BLAS Level 3
BLAS Level 3 are $\mathcal{O}(N^3)$ operators, and finally compute bound creating many opportunities to optimize operand reuse.
In addition to matrix-matrix multiply there are the Rank-k update operators, which are outer-products and matrix additions.
Here is a Hermitian Rank-k update:
$$ C = \alpha A A^T + \beta C, \space where \space C \space is \space Hermitian. $$A Hermitian matrix is defined as a matrix that is equal to its Hermitian conjugate. In other words, the matrix $C$ is Hermitian if and only if $C = C^H$. Obviously a Hermitian matrix must be square. Hermitian matrices can be understood as the complex extension of real symmetric matrices.
Matrix-matrix multiply
We have seen this algorithm in the introduction:
compute ( (i,j,k) | 1 <= i,j,k <= N ) {
a: a[i,j-1,k]
b: b[i-1,j,k]
c: c[i,j,k-1] + a[i,j-1,k] * b[i-1,j,k]
}
Hermitian Rank-k update
Starting from a single matrix, generating the transpose is a very expensive operator. For simplicity, let’s start with the computational phase $\alpha A A^T$.

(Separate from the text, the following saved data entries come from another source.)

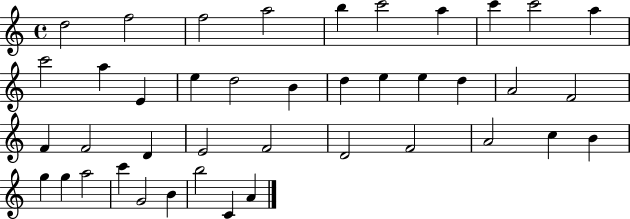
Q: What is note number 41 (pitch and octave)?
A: A4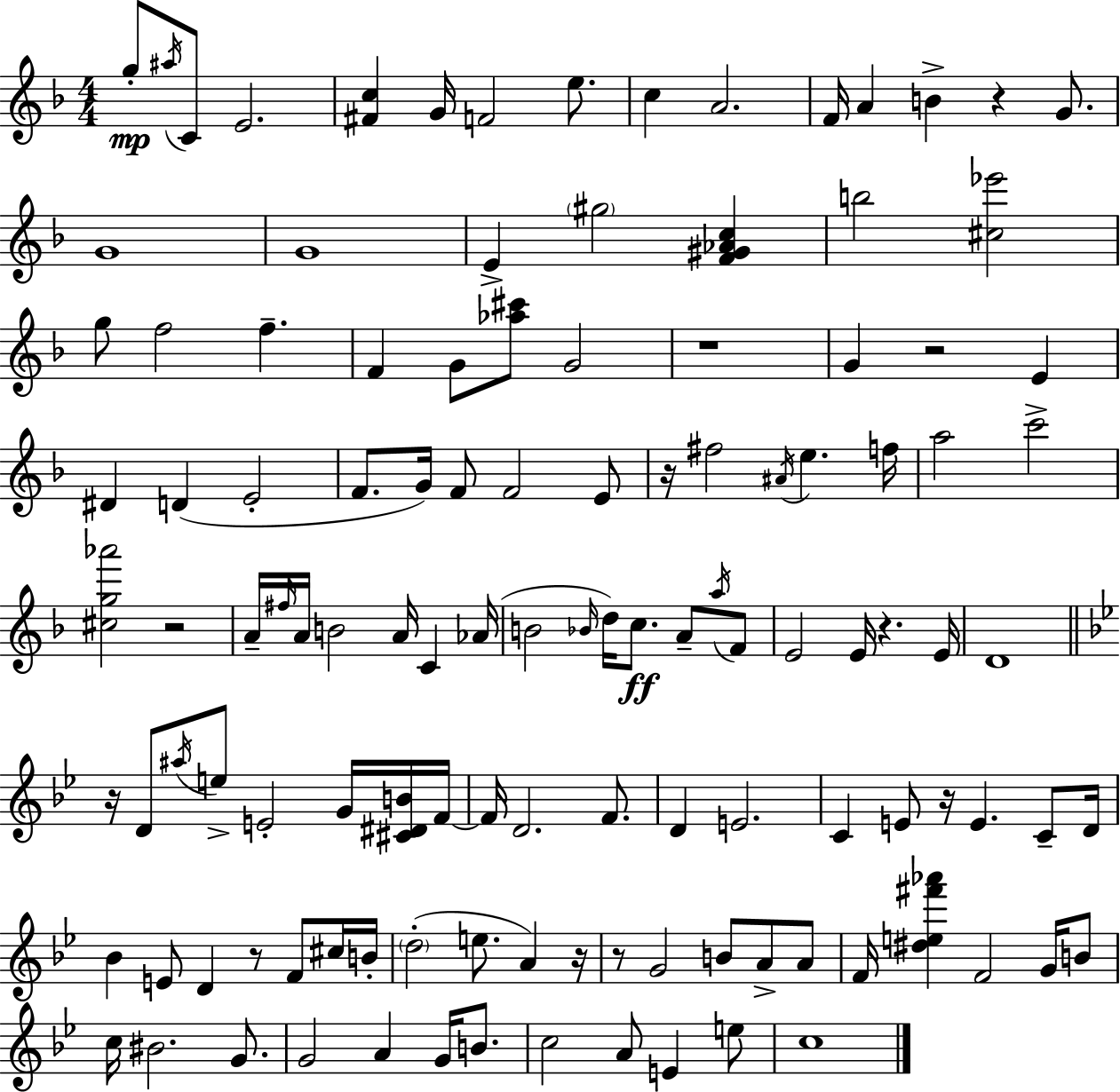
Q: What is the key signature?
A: F major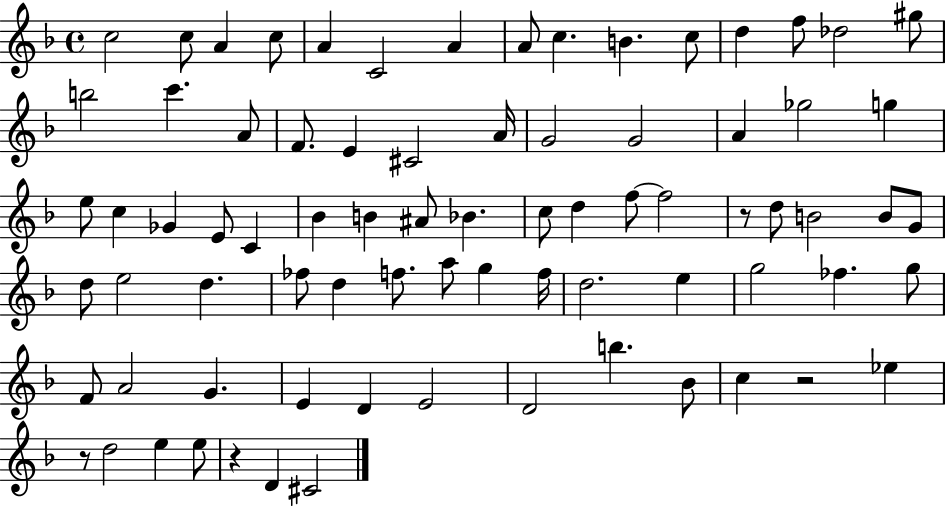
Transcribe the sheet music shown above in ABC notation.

X:1
T:Untitled
M:4/4
L:1/4
K:F
c2 c/2 A c/2 A C2 A A/2 c B c/2 d f/2 _d2 ^g/2 b2 c' A/2 F/2 E ^C2 A/4 G2 G2 A _g2 g e/2 c _G E/2 C _B B ^A/2 _B c/2 d f/2 f2 z/2 d/2 B2 B/2 G/2 d/2 e2 d _f/2 d f/2 a/2 g f/4 d2 e g2 _f g/2 F/2 A2 G E D E2 D2 b _B/2 c z2 _e z/2 d2 e e/2 z D ^C2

compute ( (i,j,k) | 1 <= i,j,k <= N ) {
a: a[i,j-1,k]
at: at[i-1,j,k]
if k = 1 {
c: beta[i,j,k-1] * c[i,j,k-1] + a[i,j-1,k] * b[i-1,j,k]
} else {
c: c[i,j,k-1] + a[i,j-1,k] * b[i-1,j,k]
}
}
Here we introduce a conditional constraint that impacts the domain of computation for a set of equations.